Le plance elettorali sono vuote: da quando sono state installate nessun bandone è stato preso d’assalto, sebbene ci fosse una campagna elettorale non per le elezioni municipali, ma per le politiche e per le regionali. Dove c’è la ciccia, insomma.
Gli assalti all’arma bianca dei bei tempi
In sostanza, e questa è una cosa che solo chi abita a Roma può comprendere, tempo fa (neanche troppo) le regole degli spazi elettorali venivano sostanzialmente ignorate e le plance per l’affissione dei manifesti venivano coperte ad ondate regolari da parte degli attacchini pagati dal candidato di turno che aveva a disposizione un numero sproporzionato di manifesti e che voleva soverchiare quello dell’altro partito mostrando la sua potenza di fuoco nell’affissione in tutti gli spazi elettorali.
Nessuno vuole vincere
Già da un po’ di tempo si manifesta questa tendenza: nessuno vuole vincere le elezioni perché, altrimenti, gli “attori politici” (espressione infelice ma così tanto in voga, ormai) sarebbero costretti a prendere parte di un vero dibattito, con veri temi da discutere. E invece si parla di kannette e austerity (+Europa/Radicali), iNekRiCienestannotropi!1111! (dalla Lega in giù), ci riprenderemo la Libia, beh però alla fine noi siamo meglio di loro, via (Pd) e così via.

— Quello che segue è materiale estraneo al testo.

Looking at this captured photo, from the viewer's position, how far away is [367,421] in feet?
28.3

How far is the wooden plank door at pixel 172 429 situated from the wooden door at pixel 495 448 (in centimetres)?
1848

Ancora meno, in questa tornata, sono stati i manifesti per le regionali: tutto deve rimanere com’era, un po’ come la scena in cui Fantozzi tocca il culo al Duca Conte Semenzara perché «non si deve interrompere il fluido: tutto deve rimanere come quando ho vinto». Alla Regione Lazio andrà più o meno così: nessuno deve accorgersi che ci sono state le elezioni: vincerà, di nuovo, Zingaretti e nessuno davvero si renderà conto che si è insediato un nuovo Consiglio Regionale. Anche perché, davvero, anche il più idiota a ‘sto giro, s’è reso conto dell’accordo fra PD e Forza Italia/Fd’I: candidare Parisi era come dichiararsi non belligeranti o comunque ancora meno intenzionati a vincere delle politiche.
Una sfida al ribasso costante i cui finali sono: il mantenimento perpetuo dello status quo o il rutto liberatorio di Fantozzi dopo le svariate casse di acqua Bertier. Solo che bisogna capire da che parte pende quel rutto. Politicamente parlando, eh.